After the introduction of the Big Bang theory by Alexander Friedmann (1922) and Catholic priest Georges Lemaître (1927), it was reported three decades later that still two-thirds of American astronomers thought the universe had no beginning, similar to the ancient pantheistic Greek belief in an eternal cosmos.
Today the Big Bang theory is accepted. In studying that beginning, scientists have learned how symmetry unified the gravitational and electromagnetic forces in the exponential expansion of the primordial cosmos. That symmetry, once broken, seems to give way to deeper symmetries so finely-tuned that scientists even muse the universe shouldn’t exist. The ongoing search for physical laws, however, led to the prevailing theory of “supersymmetry” and a search for ever-smaller, inter-related particles.

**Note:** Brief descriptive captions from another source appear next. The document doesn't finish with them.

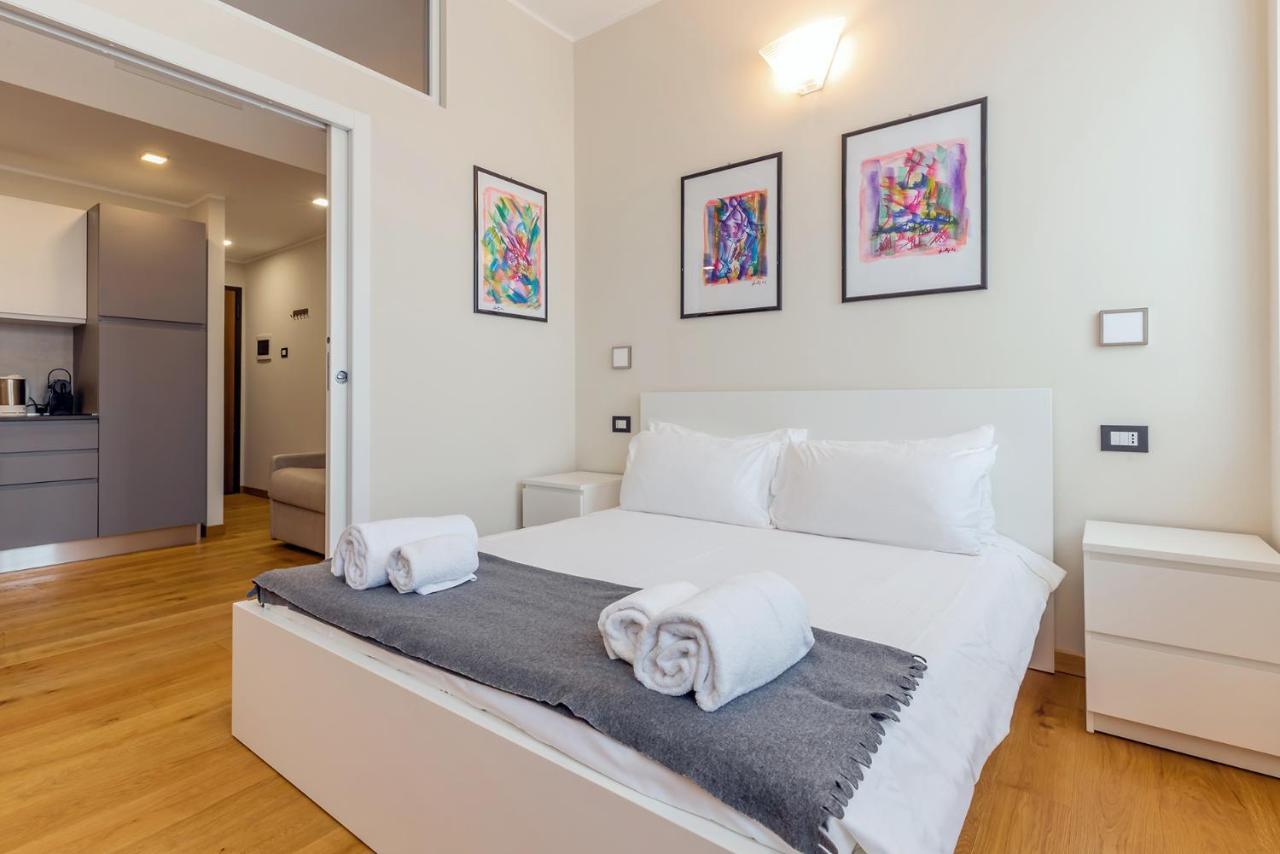 Milan Retreats Cadorna Duomo Apartamento Exterior foto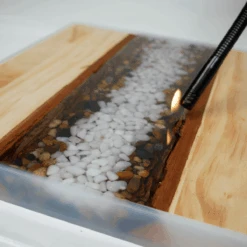 Resin River Plank Kit -Eds Plant Shop resin river plank kit 699089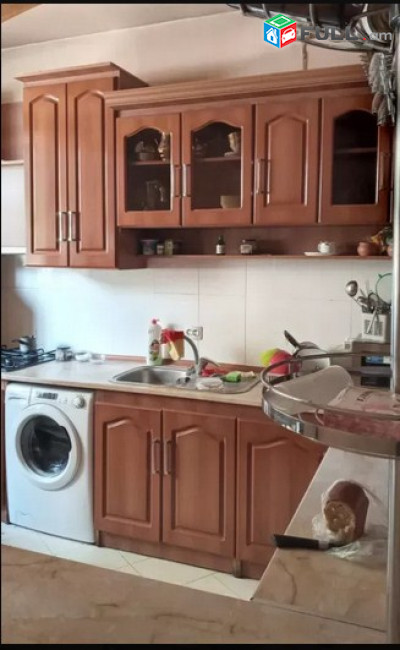 AK10062 վարձով 4 սենյականոց բնակարան Միքայել Նալբանդյանի փողոցում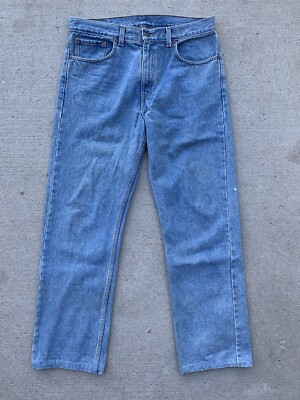 levis 512 34x34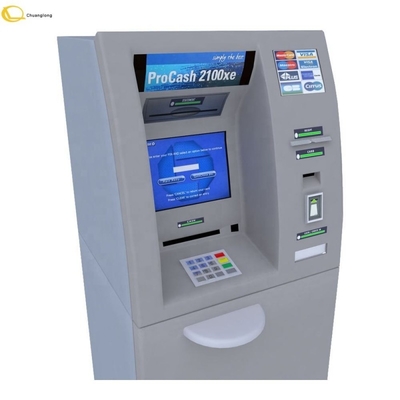 New Original ATM Machine Complete Machine Factory Price  Wincor Nixdorf Procash 2100 Wincor 2100XE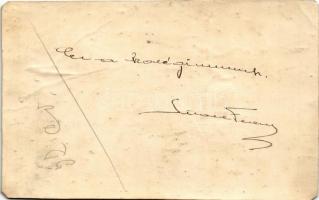 Sopron, Szent Imre kollégium (non PC) (b)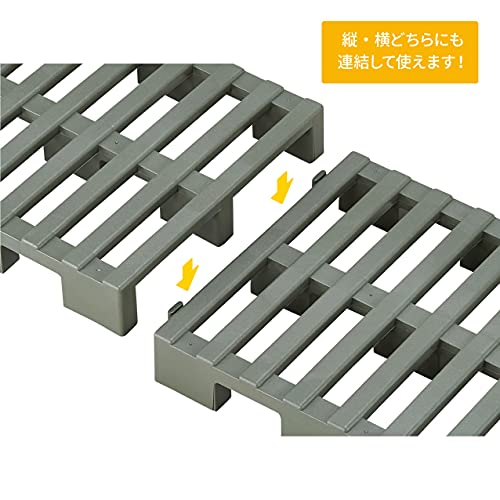 【数量限定】【まとめ買い16台セット】Belca(ベルカ) 日本製 すのこ クリ 数量限定】【まとめ買い16台セット】Belca(ベルカ) 日本製 すのこ クリ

In the first roughly one trillionth of a trillionth of a trillionth of a second after the universe’s birth, scientists are discovering a fine line between chaos and stability. Physicist and atheist Sean Carroll remarked that the mass of the latest discovered particle, the Higgs boson, turns out to be “right on the edge” in terms of the universe’s stability. Tia Ghose of Live Science described it, “A little bit lighter, and the Higgs field would be much more easily perturbed; a little heavier, and the current Higgs field would be incredibly stable.”
While it is inappropriate to extract theological meaning from incomplete scientific theories, it is insightful to note consistencies with Christian thought.
Obviously, the idea that the universe had a beginning is consistent with the first words of Genesis, and so is the idea of order and symmetry. St. John referred to Christ as the “Father’s only-begotten Son full of grace and truth,” using the Greek word monogenes to express “only begotten.” In ancient Greece monogenes referred to the eternally emanating cosmos. In Latin it translates as unigenitus, or universum. To Plato, the monogenes was the Unknown God, the universe itself. When John called Christ by the same words, it marked a radically different view of God and of the cosmos. The Unknown God was named the Christian God, a Trinitarian and Incarnational God. Christ, the Second Person of the Holy Trinity, the Son, became man. Christ, as God, created the universe. Christ, the Word, the Logos, is Rationality Itself.
Catholic physicist Peter Hodgson once wrote something similar to Carroll’s comment about the fine line between stability and chaos, but it was in reference to God and the overall order of the universe. “There is here a delicate balance between the rationality and the freedom of God.” To believe God set the world in motion and left it to run, leads to determinism. A God of unpredictable volition, gives us chaos. Both beliefs are inimical to the growth of science, and Christianity accepts neither.
In the context of Christianity, physical symmetry and fine-tuning give insight into the language of God who freely chose to create an ordered universe, but who interacts in human history and holds everything in existence by His will. That scientists, both atheist and Christian, search for such insight is evidence they trust such stability and symmetry exists. Is it any wonder that science was born in a Christian culture?
References and Further Reading:
- The survey of leading American physicists and astronomers is found in “How Cosmology Became a Science,” by Stephen Brush (Scientific American, Volume 267, Issue 2, August 1992); and this survey was referenced by Stephen Barr in Modern Physics and Ancient Faith (Notre Dame: University of Notre Dame Press, 2003, p. 43) and by Christopher Baglow in Faith, Science, and Reason: Theology on the Cutting Edge (Mobile: Midwest Theological Forum, 2011, p. 145).
- I recommend Live Science for following the latest scientific news, and specifically Staff Writer Tia Ghose who interviewed me last December about the belief in the Virgin Birth. Tia is reliably objective in her reporting.
- For a discussion of St. John’s use of the word monogenes, see the essay “Christ and the History of Science,” in A Late Awakening and Other Essays by Fr. Stanley Jaki, priest and physicist (Port Huron: Real View Books, 2006, pp. 55-56). I also discuss this in my book, Science Was Born of Christianity: The Teaching of Fr. Stanley L. Jaki (Habitation of Chimham Publishing, 2014, pp. 160-164).
- To read more about theology and modern physics, I highly recommend Theology and Modern Physics by Peter Hodgson (Burlington: Ashgate Publishing Company, 2005), particularly Chapter 11 “Chaos and Symmetry” and Chapter 2 “The Judeo-Christian Contribution to the Development of Modern Science.” The quote in the above essay was taken from the section of Chapter 2 titled, “The Origin of Science.”